In 1895 she helped found the Greenpoint Settlement in Brooklyn. Appointed head of the project the following year, Ovington remained until 1904 when she was appointed fellow of the Greenwich House Committee on Social Investigations. Over the next five years she studied employment and housing problems in black Manhattan. During her investigations she met William Du Bois, an African American from Harvard University, and she was introduced to the founding members of the Niagara Movement.

Influenced by the ideas of William Morris, Ovington joined the Socialist Party in 1905, where she met people such as Daniel De Leon, Asa Philip Randolph, Floyd Dell, Max Eastman and Jack London, who argued that racial problems were as much a matter of class as of race. She wrote for radical journals and newspapers such as, The Masses, New York Evening Post and The Call. She also worked with Ray Stannard Baker and influenced the content of his book, Following the Color Line (1908).

In September 1908 she read an article by William English Walling, entitled Race War in the North, that described the atrocities being carried out against African Americans. Walling ended the article by calling for a powerful body of citizens to come to their aid. Ovington responded to the article by writing to Walling and at a meeting in New York they decided to form the National Association for the Advancement of Coloured People (NAACP). The first meeting of the organization was held on February 12, 1909. Early members included Josephine Ruffin, Mary Talbert, Mary Church Terrell, Inez Milholland, Jane Addams, George Henry White, William Du Bois, Charles Edward Russell, John Dewey, Charles Darrow, Lincoln Steffens, Ray Stannard Baker, Fanny Garrison Villard, Oswald Garrison Villard and Ida Wells-Barnett.
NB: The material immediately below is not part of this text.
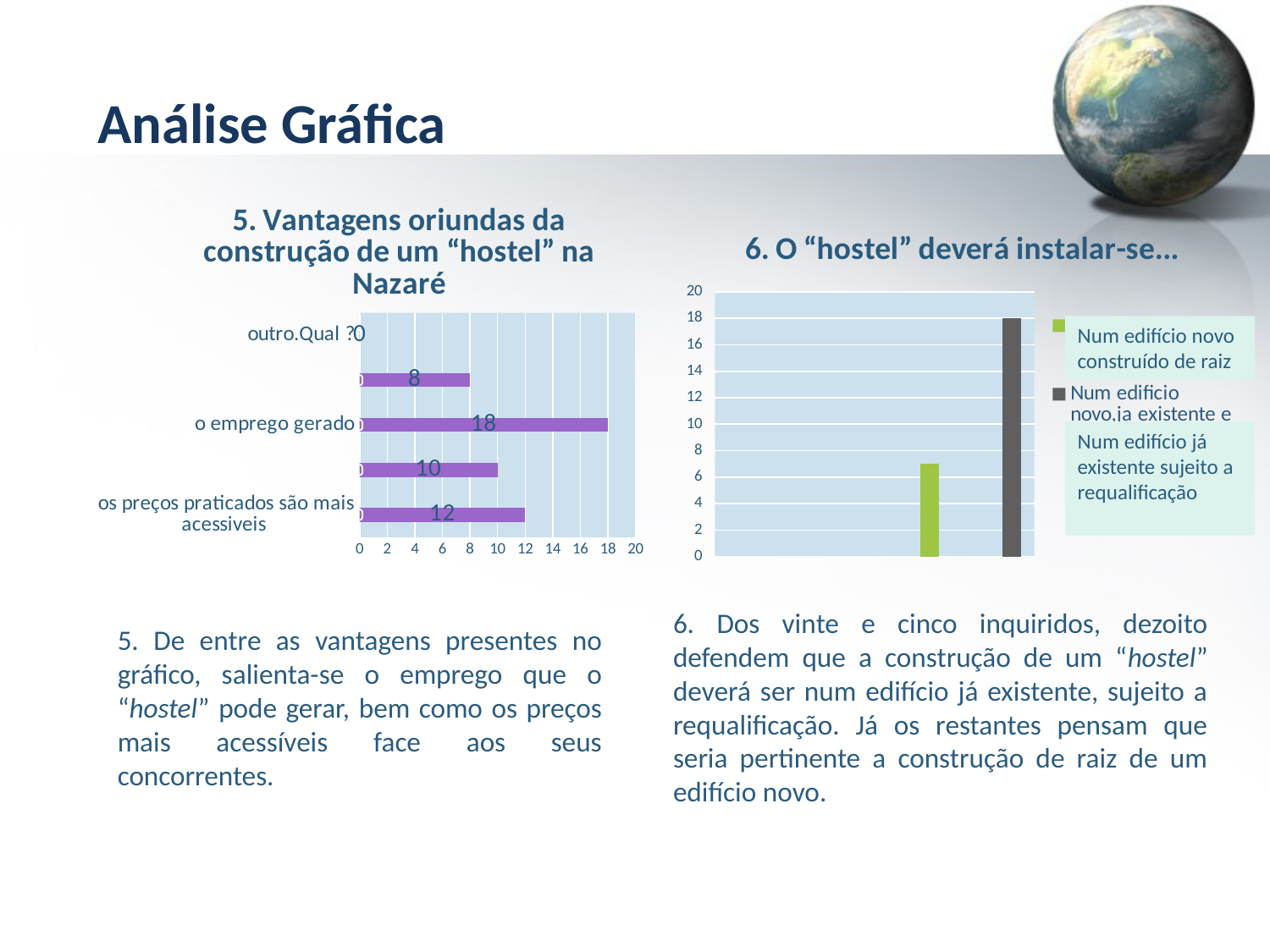
In the chart "5. Vantagens oriundas da construção de um "hostel" na Nazaré", which category has the lowest value? outro.Qual ? In the chart "6. O "hostel" deverá instalar-se...", is the value for "Num edifício novo construído de raiz" greater or less than 10? less How many bars are plotted in the chart "5. Vantagens oriundas da construção de um "hostel" na Nazaré"? 4 In the chart "5. Vantagens oriundas da construção de um "hostel" na Nazaré", what is the value for "outro.Qual ?"? 0 In the chart "5. Vantagens oriundas da construção de um "hostel" na Nazaré", what is the value for "os preços praticados são mais acessiveis"? 12 In the chart "6. O "hostel" deverá instalar-se...", what value does the taller (gray) bar reach? 18 In the chart "5. Vantagens oriundas da construção de um "hostel" na Nazaré", what is the difference between the values for "o emprego gerado" and "os preços praticados são mais acessiveis"? 6 What kind of chart is "6. O "hostel" deverá instalar-se..."? Bar chart What kind of chart is "5. Vantagens oriundas da construção de um "hostel" na Nazaré"? Bar chart How many bars are plotted in the chart "6. O "hostel" deverá instalar-se..."? 2 In the chart "5. Vantagens oriundas da construção de um "hostel" na Nazaré", which category has the highest value? o emprego gerado In the chart "5. Vantagens oriundas da construção de um "hostel" na Nazaré", what is the value for "o emprego gerado"? 18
In 1910 she was appointed as executive secretary of the NAACP. The following year she attended the Universal Races Congress in London. Ovington remained active in the struggle for women's suffrage and as a pacifist opposed America's involvement in the First World War. During the war Ovington supported Asa Philip Randolph and his magazine, The Messenger, which campaigned for black civil rights.

After the war Ovington served the National Association for the Advancement of Coloured People as board member, executive secretary and chairman. The NAACP fought a long legal battle against segregation and racial discrimination in housing, education, employment, voting and transportation. They appealed to the Supreme Court to rule that several laws passed by southern states were unconstitutional and won three important judgments between 1915-1923 concerning voting rights and housing.

The NAACP was criticised by some members of the African American community. Booker T. Washington opposed the group because it proposed an outspoken condemnation of racist policies in contrast to his policy of quiet diplomacy behind the scenes. Members of the organization were physically attacked by white racists. John R. Shillady, executive secretary of the NAACP was badly beaten up when he visited Austin, Texas in 1919.

She wrote several books and articles including a study of black Manhattan, Half a Man (1911), Status of the Negro in the United States (1913), Socialism and the Feminist Movement (1914), an anthology for black children, The Upward Path (1919), biographical sketches of prominent African Americans, Portraits in Color (1927), an autobiography, Reminiscences (1932) and a history of the NAACP, The Walls Come Tumbling Down (1947).

Ovington retired as a board member of the National Association for the Advancement of Coloured People in 1947 and in doing so, ended her thirty-eight years service with the organisation.